Saya tidak akan pernah lagi mengabaikan suara Roh Kudus. Jika saya tidak menjawab suara tersebut, yang berbisik untuk kedua kalinya agar saya membuka dompet saya, mungkin Tuhan akan menemukan cara lain untuk membantu Shatina. Atau mungkin respons Tuhan terhadap ibu tunggal berusia 19 tahun yang hampir tidak bisa berdoa ini, sebenarnya secara misterius bergantung pada kesediaan saya untuk menanggapi dorongan Roh Kudus.
Selama bertahun-tahun, relasi Shatina dan saya tetap terjalin. Tuhan terus bekerja di dalam hidupnya, dan ia sekarang percaya kepada Yesus. Namun meskipun demikian—ketika ia hampir tidak percaya kepada Tuhan dan bahkan tidak mau berdoa—doanya tetaplah penting. Inilah Tuhan yang harus kita sembah. Inilah Tuhan yang membuat saya ingin melakukan bagian saya untuk menjadi rekan sekerja-Nya.

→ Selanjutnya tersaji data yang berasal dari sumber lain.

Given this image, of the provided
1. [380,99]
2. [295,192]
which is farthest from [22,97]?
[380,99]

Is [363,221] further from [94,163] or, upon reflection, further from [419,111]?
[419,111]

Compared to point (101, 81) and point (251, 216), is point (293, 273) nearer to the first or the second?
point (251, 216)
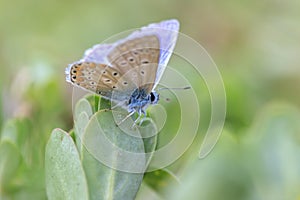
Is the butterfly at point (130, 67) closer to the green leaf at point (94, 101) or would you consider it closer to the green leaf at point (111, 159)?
the green leaf at point (94, 101)

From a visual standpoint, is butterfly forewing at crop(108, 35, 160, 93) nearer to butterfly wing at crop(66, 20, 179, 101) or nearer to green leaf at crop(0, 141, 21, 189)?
butterfly wing at crop(66, 20, 179, 101)

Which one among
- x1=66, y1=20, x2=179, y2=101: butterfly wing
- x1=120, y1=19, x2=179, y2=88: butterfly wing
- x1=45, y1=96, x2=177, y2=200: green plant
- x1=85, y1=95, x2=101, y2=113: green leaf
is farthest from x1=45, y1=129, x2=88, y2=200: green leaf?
x1=120, y1=19, x2=179, y2=88: butterfly wing

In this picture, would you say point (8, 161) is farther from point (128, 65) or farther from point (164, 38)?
point (164, 38)

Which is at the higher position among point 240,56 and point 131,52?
point 131,52

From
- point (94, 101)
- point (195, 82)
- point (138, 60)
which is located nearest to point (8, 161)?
point (94, 101)

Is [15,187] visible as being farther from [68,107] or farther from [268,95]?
[268,95]

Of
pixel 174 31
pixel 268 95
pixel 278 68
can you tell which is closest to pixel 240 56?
pixel 278 68

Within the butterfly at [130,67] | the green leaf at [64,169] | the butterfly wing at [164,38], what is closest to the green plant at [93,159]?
the green leaf at [64,169]
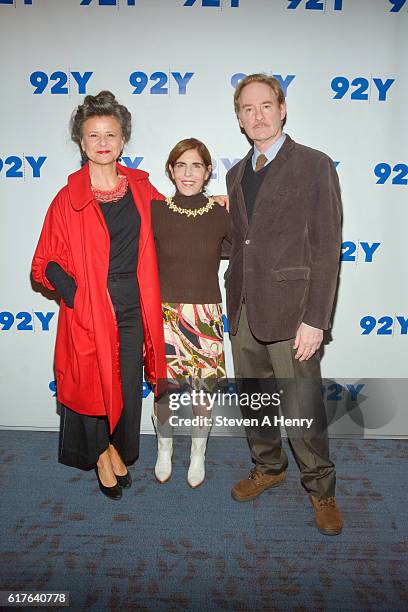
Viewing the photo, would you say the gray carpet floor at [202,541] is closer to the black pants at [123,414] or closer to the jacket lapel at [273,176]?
the black pants at [123,414]

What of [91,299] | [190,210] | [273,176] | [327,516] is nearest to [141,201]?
[190,210]

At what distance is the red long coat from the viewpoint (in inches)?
92.9

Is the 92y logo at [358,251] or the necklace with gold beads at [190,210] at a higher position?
the necklace with gold beads at [190,210]

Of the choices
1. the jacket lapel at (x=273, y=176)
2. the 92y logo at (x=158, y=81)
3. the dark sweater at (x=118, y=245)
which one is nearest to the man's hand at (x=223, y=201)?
the jacket lapel at (x=273, y=176)

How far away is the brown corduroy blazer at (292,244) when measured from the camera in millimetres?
2234

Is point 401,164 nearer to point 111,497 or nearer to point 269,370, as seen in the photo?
point 269,370

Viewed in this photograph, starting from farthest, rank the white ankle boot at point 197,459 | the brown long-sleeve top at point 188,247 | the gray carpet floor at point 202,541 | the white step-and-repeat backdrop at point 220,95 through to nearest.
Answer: the white step-and-repeat backdrop at point 220,95 < the white ankle boot at point 197,459 < the brown long-sleeve top at point 188,247 < the gray carpet floor at point 202,541

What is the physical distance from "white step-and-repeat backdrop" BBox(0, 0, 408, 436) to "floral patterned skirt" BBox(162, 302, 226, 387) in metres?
1.03

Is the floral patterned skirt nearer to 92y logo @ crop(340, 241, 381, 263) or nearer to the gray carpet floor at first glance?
the gray carpet floor

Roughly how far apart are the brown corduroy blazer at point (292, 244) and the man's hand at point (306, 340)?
35 millimetres

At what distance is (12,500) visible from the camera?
2688 millimetres

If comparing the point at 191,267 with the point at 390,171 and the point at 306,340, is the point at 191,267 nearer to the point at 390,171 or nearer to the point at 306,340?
the point at 306,340

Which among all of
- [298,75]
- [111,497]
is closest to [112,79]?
[298,75]

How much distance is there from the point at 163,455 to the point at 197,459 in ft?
0.67
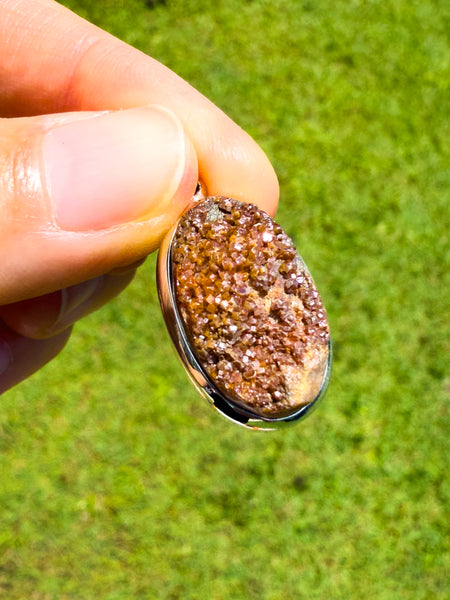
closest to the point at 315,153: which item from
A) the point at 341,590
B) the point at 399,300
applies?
the point at 399,300

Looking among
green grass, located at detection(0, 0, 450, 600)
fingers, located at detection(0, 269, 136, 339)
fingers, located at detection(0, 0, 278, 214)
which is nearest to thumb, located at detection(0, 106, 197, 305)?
fingers, located at detection(0, 0, 278, 214)

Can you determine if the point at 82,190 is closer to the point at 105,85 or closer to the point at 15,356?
the point at 105,85

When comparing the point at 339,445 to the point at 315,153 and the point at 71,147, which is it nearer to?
the point at 315,153

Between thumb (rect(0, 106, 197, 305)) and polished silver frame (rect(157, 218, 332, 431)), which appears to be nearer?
thumb (rect(0, 106, 197, 305))

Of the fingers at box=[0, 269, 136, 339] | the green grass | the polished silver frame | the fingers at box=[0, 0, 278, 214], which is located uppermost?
the fingers at box=[0, 0, 278, 214]

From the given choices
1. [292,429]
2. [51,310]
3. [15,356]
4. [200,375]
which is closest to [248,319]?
[200,375]

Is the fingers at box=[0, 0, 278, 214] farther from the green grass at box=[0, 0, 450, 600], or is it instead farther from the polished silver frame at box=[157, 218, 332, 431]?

Ya, saya percaya bahwa doa-doa kita mengubahkan kita. Namun saya juga percaya bahwa Tuhan bekerja melalui doa untuk mengubah keadaan kita—karena saya mendapat hak istimewa untuk menjadi bagian dari jawaban Tuhan bagi seorang ibu muda dari rumah singgah yang membutuhkan satu dus popok bayi. Saya menyaksikan bagaimana Tuhan menjawab seruan seorang gadis yang bahkan tidak percaya pada doa.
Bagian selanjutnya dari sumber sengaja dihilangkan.